**DOCUMENT SEGMENT**.

0

I am trying to make a function to create a new column with the following parameters.

import pandas as pd 

data = {'weekdaystart': ['Monday', 'Monday'], 'weekdayend': ['Monday', 'Tuesday'],'starthour': [7,21] ,'endhour':[15,7]}
dc = pd.DataFrame.from_dict(data)

def lol(dt,col1,col2,col3,col4):
    for i in dt.index:
        a = dt[col1].iloc[i]
        b = dt[col2].iloc[i]
        c = dt[col3].iloc[i]
        d = dt[col4].iloc[i]

        if a == b:
            if 7 < c <= 15 and 7 < d <= 15:            
                return d - c
            else:
                
                return 0
        else:
            
            return 
            
dc['Weekday_Day_hr'] = dc.apply(lol(dc,'weekdaystart','weekdayend','starthour','endhour'))

But I am getting 'int' object is not callable. The expected result for dc['Weekday_Day_hr'] the first row would be 15-7 and for the second row would be 0. I am not sure if I did the def lol wrong, or should I try with iterrows()?

**YOUR TASKS**.
A - Duplicate the stretch from "I am trying" through "dc = pd.DataFrame.from_dict(data)" in the pandas question above, keeping every character unchanged.
B - Write the next part of the pandas forum question above, starting right after its final sentence.

**THE DATA**.

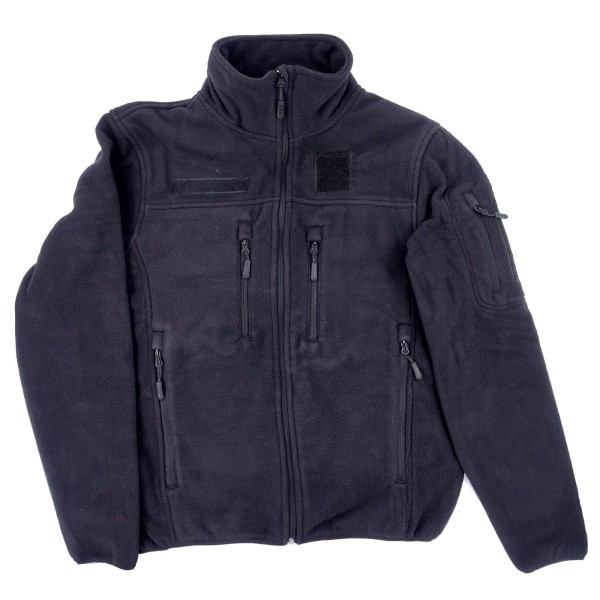 BLOUSON POLAIRE NOIR FITTE 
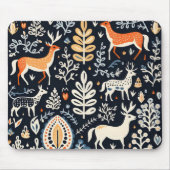 Dieren Folk Pattern Muismat (Voorkant)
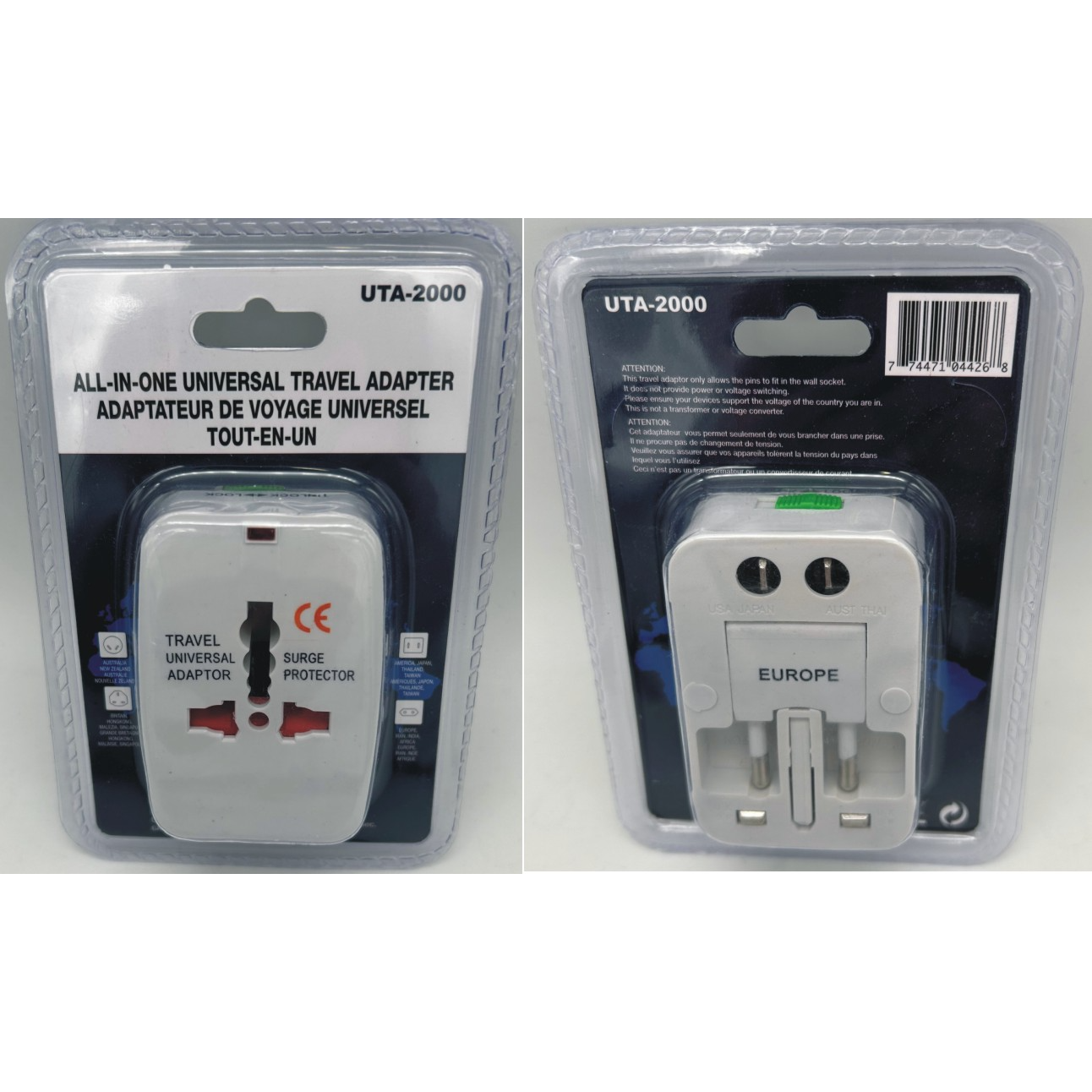 ALL-IN-ONE UNIVERSAL TRAVEL ADAPTER
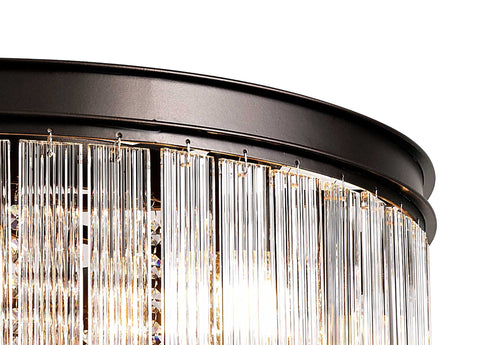 Burnaby Pendant/Semi Flush 8 Light Brown Oxide Medium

**RESPONSES PER TASK**.
A -
I am trying to make a function to create a new column with the following parameters.

import pandas as pd 

data = {'weekdaystart': ['Monday', 'Monday'], 'weekdayend': ['Monday', 'Tuesday'],'starthour': [7,21] ,'endhour':[15,7]}
dc = pd.DataFrame.from_dict(data)

B -
Seph77
  • 75
  • 8
  • 4
    You can not use `dc.apply(lol(dc, ...))`, since lol will return an `int` (for example `0`, and then you thus have `dc.apply(0)`, but apply expects a *callable*. – Willem Van Onsem Dec 16 '20 at 21:14
  • 1
    apply receives a function..., you are calling the function inside apply and the function returns and int – Dani Mesejo Dec 16 '20 at 21:14
  • Sorry I am still a novice here, how would I use the function to create that column without apply? is there a different method that I can use? or should I assign the math to a variable and then return the variable? – Seph77 Dec 16 '20 at 21:16

1 Answers1

1

Using apply is a good idea here, but I'm not sure you understand it correctly. Some reading materials before jumping in to your problem:

  1. apply at Pandas docs
  2. How to apply a function to two columns. This also demonstrates us how to define our own function and call it using apply.

So some issues with your lol function:

  1. No need to loop over the dataframe indices, apply does that for us (and more efficiently).
  2. if the a==b condition is not met, your return is empty. You should return some value, or None (Honestly I'm not sure if return alone returns None.. if it does, you can ignore this remark)

Putting it all together:

def lol(df):
    a = df['weekdaystart']
    b = df['weekdayend']
    c = df['starthour']
    d = df['endhour']

    if a == b:
        if 7 <= c <= 15 and 7 <= d <= 15:  # I changed "<" to "<="            
            return d - c
        else:
            return 0
    else:
        return None # Not sure if None is needed

dc['Weekday_Day_hr'] = dc.apply(lol, axis=1)

Not sure it works exactly according to your expected results, was following your code rather than actually trying to understand why it gives None at the second row and not 0 as you asked.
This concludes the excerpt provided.